Yosemite

Winnie McCroy READ TIME: 3 MIN.

Daniel Talbott, the author of "Yosemite" self describes as "Actor, director, playwright, literary manager, and artistic director (of the Rattlestick Theater)" and as such he has won numerous accolades such as Lambda Literary Award, Caffe Cino Fellowship, and participation the Dublin Gay Theatre Festival. All this speaks to oodles of talent, but art is a very personal thing and I was less than thrilled with "Yosemite". In fact I felt lost.

I love the Rattlestick Theater, the small close-up nature of the space where you arrive after mounting steep stairs into a magical world.
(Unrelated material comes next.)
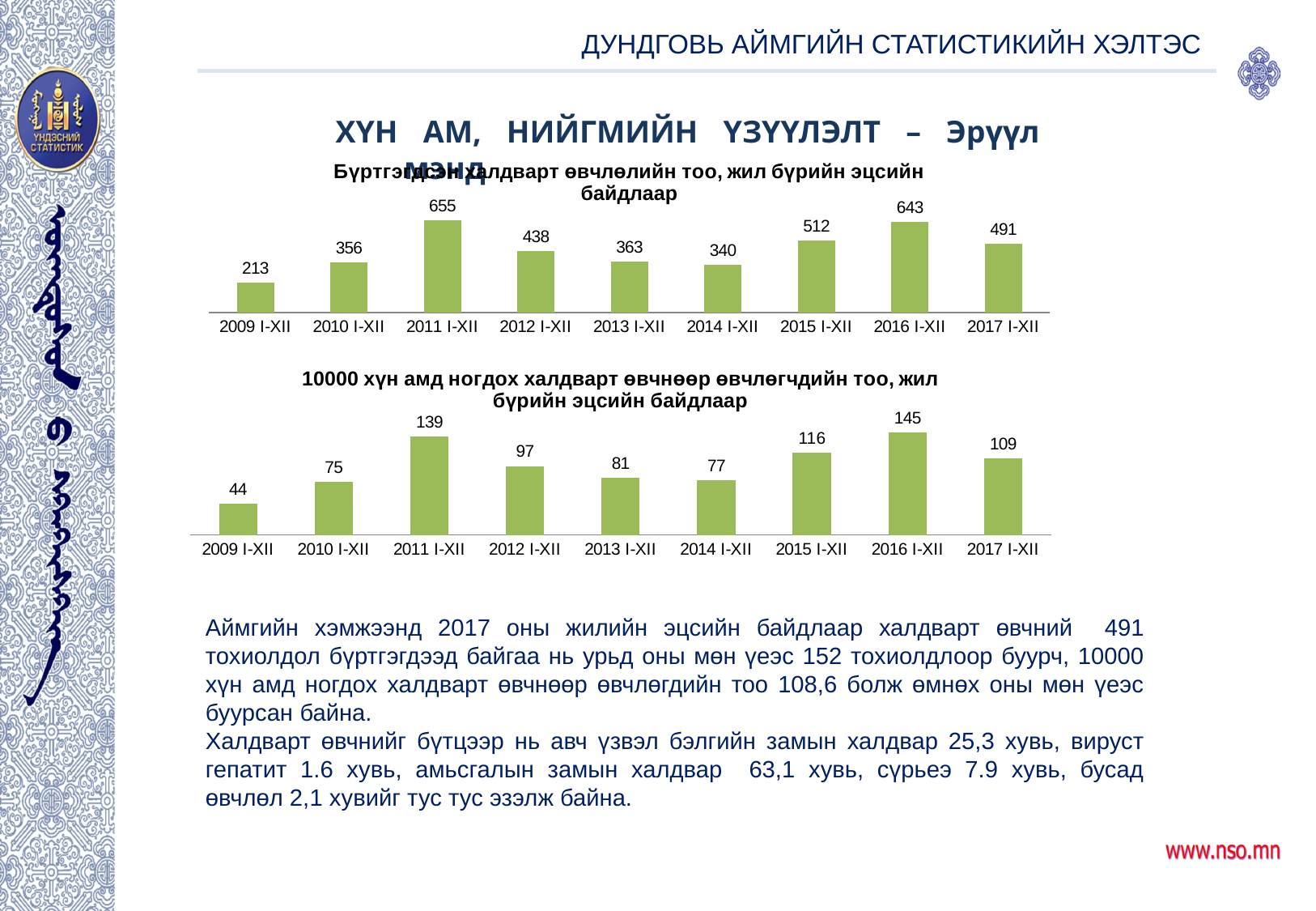
In the top chart (Бүртгэгдсэн халдварт өвчлөлийн тоо), do the values rise or fall from 2009 I-XII to 2011 I-XII? Rise In the bottom chart (10000 хүн амд ногдох халдварт өвчнөөр өвчлөгчдийн тоо), what is the value for 2014 I-XII? 77 In the top chart (Бүртгэгдсэн халдварт өвчлөлийн тоо), which is larger: the value for 2012 I-XII or 2015 I-XII? 2015 I-XII What type of chart is the bottom chart (10000 хүн амд ногдох халдварт өвчнөөр өвчлөгчдийн тоо)? Bar chart In the top chart (Бүртгэгдсэн халдварт өвчлөлийн тоо), how many years are plotted? 9 In the bottom chart (10000 хүн амд ногдох халдварт өвчнөөр өвчлөгчдийн тоо), what is the value for 2017 I-XII? 109 In the bottom chart (10000 хүн амд ногдох халдварт өвчнөөр өвчлөгчдийн тоо), what is the difference between the values for 2011 I-XII and 2009 I-XII? 95 In the bottom chart (10000 хүн амд ногдох халдварт өвчнөөр өвчлөгчдийн тоо), which year has the highest value? 2016 I-XII In the bottom chart (10000 хүн амд ногдох халдварт өвчнөөр өвчлөгчдийн тоо), which is larger: the value for 2010 I-XII or 2013 I-XII? 2013 I-XII In the top chart (Бүртгэгдсэн халдварт өвчлөлийн тоо), what is the value for 2011 I-XII? 655 In the top chart (Бүртгэгдсэн халдварт өвчлөлийн тоо), what is the difference between the values for 2016 I-XII and 2017 I-XII? 152 In the top chart (Бүртгэгдсэн халдварт өвчлөлийн тоо), which year has the lowest value? 2009 I-XII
This time the set, by Raul Abrego really took over the entire stage area.

It is a dark, snow-covered forest. There are big, beautifully-wrought trees, a perspective backdrop that extends the audience and cast deep into the woods, and a giant hole ready to be dug and dug and dug.

For me, the metaphor of the work precedes the play and begins when the stage manager announces that the only bathroom is behind the stage, over the pile of dirt and thus inaccessible until the play is over. I felt the play was as inaccessible as the WC. It was not for lack of talent; on the contrary the cast was excellent, but I felt they were dealt a blow of slowness, and lackluster dialogue all in the quest for unearthing their secrets.

The play opens in these woods with three siblings. The excellent older brother Seth Numrich recently seen in "Warhorse" is digging while his sister, the middle child, played with complaining gusto by Libby Woodbridge, waits on a fallen log clutching and occasionally rocking what appears to be a baby in a black trash bag.

We later learn it is her brother Nathan, who died in his crib and their mother, the scary and bipolar seeming Kathryn Erbe, sent the surviving sibs to bury him. The younger bother, Jer, in his pom-pom hat and over-sized woolen coat huddles and finally gives forth with his fantasy of a visit to Disneyland. Noah Galvin plays him to perfection.

I believed these kids were cold. I believed the forest was frightening, but I didn't care enough. They tell tales about what their life was like before their father died. They spout what they recall of their life before moving into the woods to live in a trailer with their mom, her boyfriend, and a series of spiraling life changes.

The stories they tell are not riveting enough to sustain the time spent sitting watching and listening to their angst and wanting for life to change. I am sorry for them, but I either require amazing backstory full of epiphany or language so extraordinary that going to the supermarket is a revelatory experience. I found neither.

The mother arrives carrying a gun. She finds the children in the woods and alternatively lavishes love upon them and abuses and upbraids them for what scum they are. The mother and oldest son, Jake, have a screaming match so over the top that I had to literally hold my ears to demount the sound to an acceptable level. I am not a fan of volume as a great acting technique.

Each child is spoken to, each shares dreams of escape, desires to move on and live a happy life. As they extol their final wishes we hear a loud BANG. As Chekov said, if you bring a gun onto a stage, it must be fired. It was, and it concluded the play.

I am drawn to well-made family dramas where we see ourselves, as in the specific becomes the universal. I am drawn to strong acting and ownership of characters, but in this case, the play and the pacing fell short on all accounts. The director Pedro Pascal talks about the importance of "Finding action in language. Through language these characters are trying to escape the situation they're in." But I did not find this came through; rather I felt a desire to escape as well, but alas, we were all stuck.